Aguardo ansiosamente cada atualização da Correio Elegante, newsletter semanal mantida pelo cartunista Adão Iturrusgarai já há alguns anos. Graças a ela aprendi um monte sobre o início da carreira dele, li sobre as origens da célebre revista Dundum e compreendi um tanto sobre a lendária geração de autores da qual ele faz parte. Entre vários relatos de viagens e encontros com lendas dos quadrinhos mundiais, uma das fases mais inspiradas da newsletter narrou o período de pouco mais de sete meses do criador de personagens como Aline e Rocky & Hudson vivendo em Paris.
Paris por um Triz – Aventuras de um Cartunista (Zarabatana Books) reúne os textos de Iturrusgarai referentes ao seu período na capital francesa, entre agosto de 1990 e março de 1991.
Com 25 anos ao desembarcar na Europa, Iturrusgarai alimentava sonhos de uma carreira de sucesso na capital mundial do humor escrachado praticado e idolatrado por ele. As 248 páginas do livro sobre as aventuras do cartunista em Paris narram uma montanha-russa emocional marcada por amizades e paixões memoráveis e algumas decepções profissionais. Entre idas a bares com lendas do humor gráfico como Gilbert Shelton e Hunt Emerson e quadrinhos publicados em revistas locais, ele se vê solitário em outro país e sofrendo para arcar com seus gastos.
A importância desse período de Iturrusgarai em Paris para a vida pessoal e profissional do autor fez com que ele adiasse ao máximo seus relatos do período na França.
“Quando a ideia de escrever sobre a minha estada em Paris começou a tomar um espaço importante da minha cabeça, comecei a fazer anotações, buscar fotos, blocos de rascunho e contatar pessoas”, me contou o autor. “Fui guardando tudo isso em um documento de Word. Um dia, depois de não ter mais o que escrever, respirei fundo e dei um nome a esse doc: Memórias de Paris. Então comecei”.

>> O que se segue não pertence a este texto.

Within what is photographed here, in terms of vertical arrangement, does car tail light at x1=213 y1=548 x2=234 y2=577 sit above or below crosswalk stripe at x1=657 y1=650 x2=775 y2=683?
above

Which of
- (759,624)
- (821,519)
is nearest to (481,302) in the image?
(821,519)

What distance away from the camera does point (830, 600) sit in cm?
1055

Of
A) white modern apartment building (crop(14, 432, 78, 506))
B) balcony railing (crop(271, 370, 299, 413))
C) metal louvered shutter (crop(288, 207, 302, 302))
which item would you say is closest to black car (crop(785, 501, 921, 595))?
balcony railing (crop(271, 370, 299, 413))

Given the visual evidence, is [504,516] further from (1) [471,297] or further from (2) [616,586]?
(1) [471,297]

“No início foi meio intuitivo e anárquico. Depois me dei conta de que, mesmo sem ter experiência em folhetim semanal, os textos fluiam legais e sempre ficava um gancho para o seguinte. Eu tenho muito boa memória para coisas que aconteceram há muito tempo e tinha algumas fotos e anotações que me ajudaram a alinhavar as histórias. Lembro perfeitamente de alguns acontecimentos, como se tivessem acontecido ontem”.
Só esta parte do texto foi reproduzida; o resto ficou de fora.